Using reason to discriminate between bad and good is an essential part of being human, but engaging in illogical discrimination against our fellow humans denies them their humanity, and that is evil. Indeed, making assumptions about one person based on his belonging to a particular racial group is a classic form of racism. Hughes calls those who have rehabilitated it in the name of social justice “neo-racists” but acknowledges that the prefix is superfluous. Recognizing, however, that our racial wounds have not healed, he advocates colorblindness.
Such an anodyne notion, so deeply rooted in our nation’s law and ideals, has no business being controversial. Yet, in the Ivy League schools that educated Hughes and still provide the conceptual scaffolding for elite opinion, it is. Anti-racist theorists maintain that no one can be colorblind in light of deep-seated “unconscious bias,” and no one should want to be colorblind, because it amounts to willful blindness to the power dynamic that best explains our white-supremacist society.
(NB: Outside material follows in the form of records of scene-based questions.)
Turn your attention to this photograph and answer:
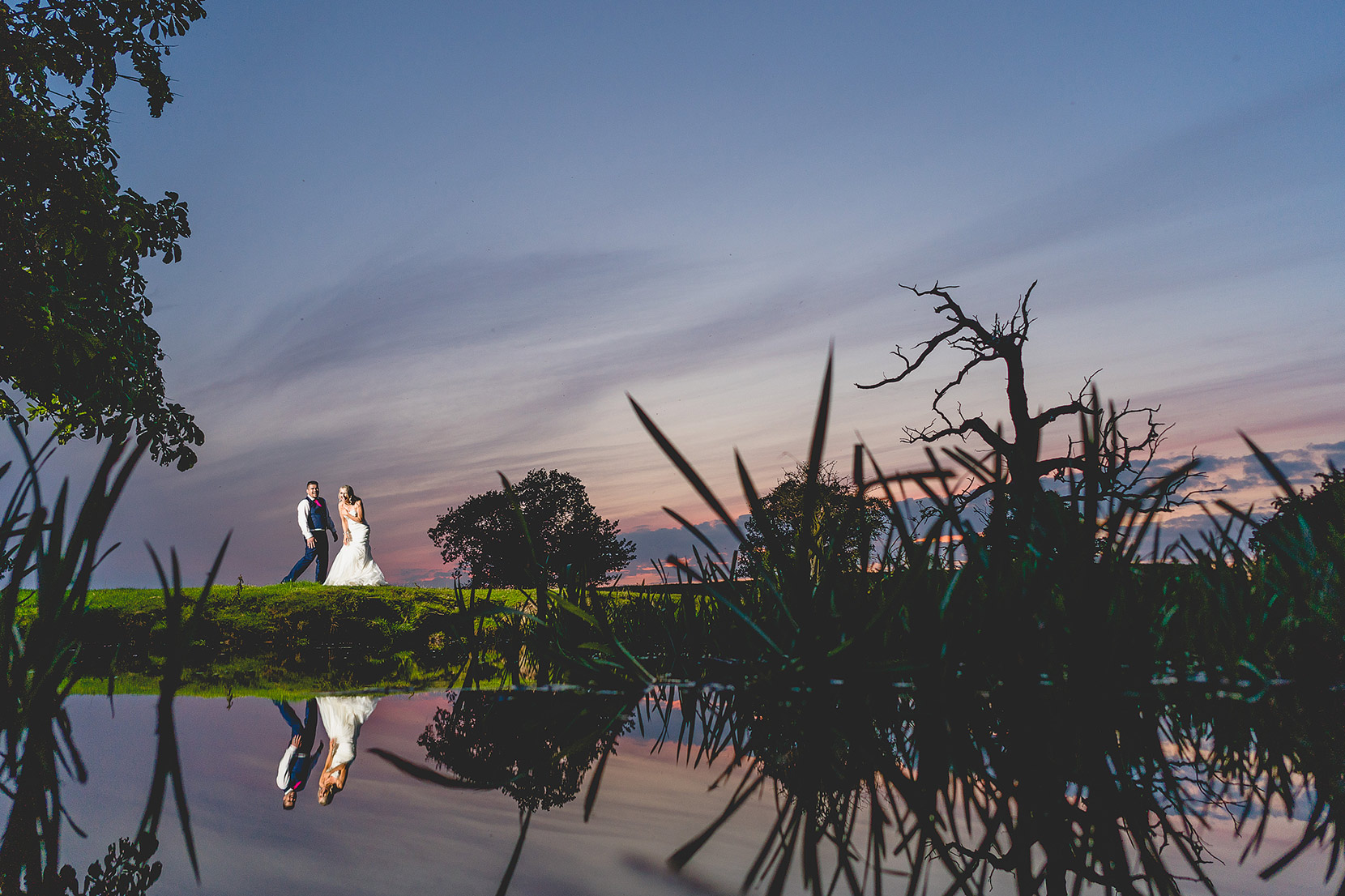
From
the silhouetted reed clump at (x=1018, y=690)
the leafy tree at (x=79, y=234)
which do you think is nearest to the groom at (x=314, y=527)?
the leafy tree at (x=79, y=234)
Hughes persuasively argues that this controversy is the result of historical revisionism and a semantic dodge. He demonstrates beyond any doubt that America’s most ardent abolitionists and civil-rights activists advocated not neo-racism but race-neutrality. And, of course, colorblindness does not mean that one literally cannot tell an individual’s race or has closed eyes to the relevance of race to America. Before it was reduced to cliché, colorblindness stood for the ideal of doing everything in one’s power to treat race as the moral irrelevancy it is. Hughes implores Americans not to give up on that.
Colorblindness is, as Hughes admits, imperfect. And shrinking racial disparities takes time. But Hughes is fundamentally on the mark in presenting Americans with the choice they ultimately have to make. Colorblindness or color-consciousness—which strategy is more likely to bring us closer to our aspiration of racial harmony?
“Reifying” race, or working to make Americans think about race more often, is the current sophisticated position in academia and media. Adherents to this view see it as a continuation of the civil-rights movement, only it digs deeper to uproot the institutions and norms that entrench racial hierarchy. Without being dismissive, Hughes shifts such critics’ attention to the tragedy their success is producing.
A rise in race-based decision-making, since it’s a logical and moral error, regardless of who would benefit in the short run, is more likely to drive Americans apart in the long run. It does not merely stir resentment among white people, it tears at our social fabric by forcing Americans to consider themselves competitors in a zero-sum game of race-based favoritism. Even if it doesn’t cause white Americans to feel that they are being punished for a crime they did not commit while others are compensated for injuries they did not endure, it will cause each racial group to prioritize electing leadership that promises them preferential treatment. It is bad enough when politicians do this with nonracial interest groups. It would be catastrophic for a nation with our history to go down a path of racial partisanship. It gets worse, still. Academic neo-racists contend that American ideals are just fig leaves for a culture defined by competition for power between races. And somehow this is supposed to end well for groups that constitute 13 percent of the population.
One begins to suspect that deepening our most sensitive divisions is a feature of the movement, not a bug.
Hughes, a black man whose teachers at Columbia thought he would embrace their cynical view, displays unusual forethought in rejecting it and positing an alternative. His positive vision of a pluralistic, liberal, colorblind America reflects a profound commitment to principle and pragmatism. Following Hughes’s lead, we should all reclaim that noble aspiration, no matter how passé it is in elite circles. Perhaps then our national conversation might become worthy of the name.